In a world of which we speak a lot about passion, more and more people are asking how they can connect this to purpose. A reason to get out of your bed every morning that is larger than yourself.
I work with people who are looking to switch their career from the private to the social change sector as well as professionals who have hit a wall in their work as a social entrepreneur or NGO employee or students who know that they ‘want to change the world’ but are not sure yet really how.
There are two reasons why better understanding your underlying motifs and the values that guide them is relevant for you as a Changemaker:
- There are many, many, many challenges – and tackling them is incredibly challenging. So, first of all, if you get lost in the jungle of options, it helps to know what is most important to you to make decisions.
- And secondly, of you get tired and lose all hope it helps to remember why you are doing this to refuel and recover.
So you need both – a guiding star and an anchor. You need your vision and your why. In his book “Sharing Wisdom From Over 125 Outstanding Leaders”, acclaimed former Medtronic CEO Bill George calls this the ‘True North.’
One thing we can learn from people who have a track record in sustaining a career in creating social change is that they are deeply aligned with their ‘why.’
One of our instructors, Jerry White, who is known for leading high-impact campaigns including the historic International Campaign to Ban Landmines that won a Peace Nobel Prize in 1997, points out that most social entrepreneurs are very clear about what they want to do and how they are going to do it but not why.

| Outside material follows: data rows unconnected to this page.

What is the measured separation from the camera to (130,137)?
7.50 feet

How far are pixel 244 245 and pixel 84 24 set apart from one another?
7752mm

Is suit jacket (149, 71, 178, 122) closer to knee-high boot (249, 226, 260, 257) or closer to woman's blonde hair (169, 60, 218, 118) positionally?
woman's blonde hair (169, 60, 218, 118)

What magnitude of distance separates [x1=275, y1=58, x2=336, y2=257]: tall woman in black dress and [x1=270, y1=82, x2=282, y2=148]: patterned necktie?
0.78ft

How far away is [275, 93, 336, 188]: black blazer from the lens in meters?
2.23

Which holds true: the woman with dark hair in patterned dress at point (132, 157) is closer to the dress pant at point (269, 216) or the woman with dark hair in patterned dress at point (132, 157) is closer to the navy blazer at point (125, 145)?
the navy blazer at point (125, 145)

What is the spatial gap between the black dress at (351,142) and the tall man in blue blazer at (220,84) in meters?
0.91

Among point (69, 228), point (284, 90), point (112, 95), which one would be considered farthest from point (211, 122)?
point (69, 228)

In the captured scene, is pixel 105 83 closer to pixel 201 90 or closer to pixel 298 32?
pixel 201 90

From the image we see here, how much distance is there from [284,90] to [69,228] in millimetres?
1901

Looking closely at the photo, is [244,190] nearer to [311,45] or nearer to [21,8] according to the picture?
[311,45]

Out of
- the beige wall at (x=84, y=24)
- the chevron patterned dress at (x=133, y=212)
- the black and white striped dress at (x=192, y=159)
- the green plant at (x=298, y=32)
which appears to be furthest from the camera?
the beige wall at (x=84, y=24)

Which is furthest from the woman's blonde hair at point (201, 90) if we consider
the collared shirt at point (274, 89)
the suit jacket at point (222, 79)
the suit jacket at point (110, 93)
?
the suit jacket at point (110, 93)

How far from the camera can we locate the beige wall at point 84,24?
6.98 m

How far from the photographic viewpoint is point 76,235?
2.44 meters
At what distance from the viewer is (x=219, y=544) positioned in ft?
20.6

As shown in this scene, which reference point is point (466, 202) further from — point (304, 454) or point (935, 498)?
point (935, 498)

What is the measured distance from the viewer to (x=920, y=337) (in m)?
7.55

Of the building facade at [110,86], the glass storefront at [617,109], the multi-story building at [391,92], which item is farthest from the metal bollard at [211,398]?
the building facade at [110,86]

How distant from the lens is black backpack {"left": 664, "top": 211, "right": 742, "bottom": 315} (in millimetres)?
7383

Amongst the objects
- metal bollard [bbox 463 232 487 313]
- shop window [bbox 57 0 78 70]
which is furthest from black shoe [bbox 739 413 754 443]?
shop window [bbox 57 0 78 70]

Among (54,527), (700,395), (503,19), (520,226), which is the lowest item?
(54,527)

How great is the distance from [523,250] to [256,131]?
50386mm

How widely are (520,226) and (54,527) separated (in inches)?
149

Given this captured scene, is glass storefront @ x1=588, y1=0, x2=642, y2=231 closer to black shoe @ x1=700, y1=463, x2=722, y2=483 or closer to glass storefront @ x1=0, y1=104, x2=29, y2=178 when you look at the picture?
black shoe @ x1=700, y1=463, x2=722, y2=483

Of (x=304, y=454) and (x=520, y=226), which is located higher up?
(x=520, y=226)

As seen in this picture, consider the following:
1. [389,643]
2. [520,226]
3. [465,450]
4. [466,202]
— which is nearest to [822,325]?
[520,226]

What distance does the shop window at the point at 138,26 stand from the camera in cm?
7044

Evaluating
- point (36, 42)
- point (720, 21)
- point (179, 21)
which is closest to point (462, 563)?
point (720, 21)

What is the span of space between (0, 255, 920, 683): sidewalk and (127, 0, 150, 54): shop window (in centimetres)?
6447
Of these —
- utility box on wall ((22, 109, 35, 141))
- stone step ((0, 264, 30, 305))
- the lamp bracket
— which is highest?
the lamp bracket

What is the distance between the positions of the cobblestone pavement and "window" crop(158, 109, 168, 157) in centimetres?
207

Why you do it is an inquiry into who you are, something that in philosophy and wisdom scriptures all over the world is at the core of transformational leadership narratives. He claims that if we use technical solutions in a knowledge-based approach, we often create more damage than good and miss a wiser approach that arises when we are aligned with our ‘True North.’
Watch him speak about this in detail in this video taken during an Ashoka Fellowship Program:
Not every story is as seemingly clear-cut as Sitawa’s. Some people have a single transformative moment; others have a feeling it has always been in their cards to do what they do, and others have more of a slow burning that reveals itself over time in the conviction that a fulfilling life includes answering the question what the world needs from them.
For those who are desperately looking to find a name for their purpose, I strongly recommend to taking the pressure off the Quest. As Dr. Vincent Ogutu, Vice Dean Executive Talent Development at Kenya’s Strathmore Business School shared with our Fellows at Amani Institute: Put yourself out there and do work that creates value for people and the planet with the skills you already have: This is an instant recipe for meaning. You may stumble over your deeper ‘why’ in the process, as he did when doing an impromptu speaking engagement in a prison – but you don’t need to have it to start doing meaningful work.
Ways of inquiring your moment(s) of obligation include identifying your values and vision through biographic work or looking into what we call the ‘wound-gift’ concept. You can do it by yourself or with a mentor or coach. In any case it is a process of inquiry that needs your engagement with the world to fully reveal itself – reflection alone doesn’t cut it.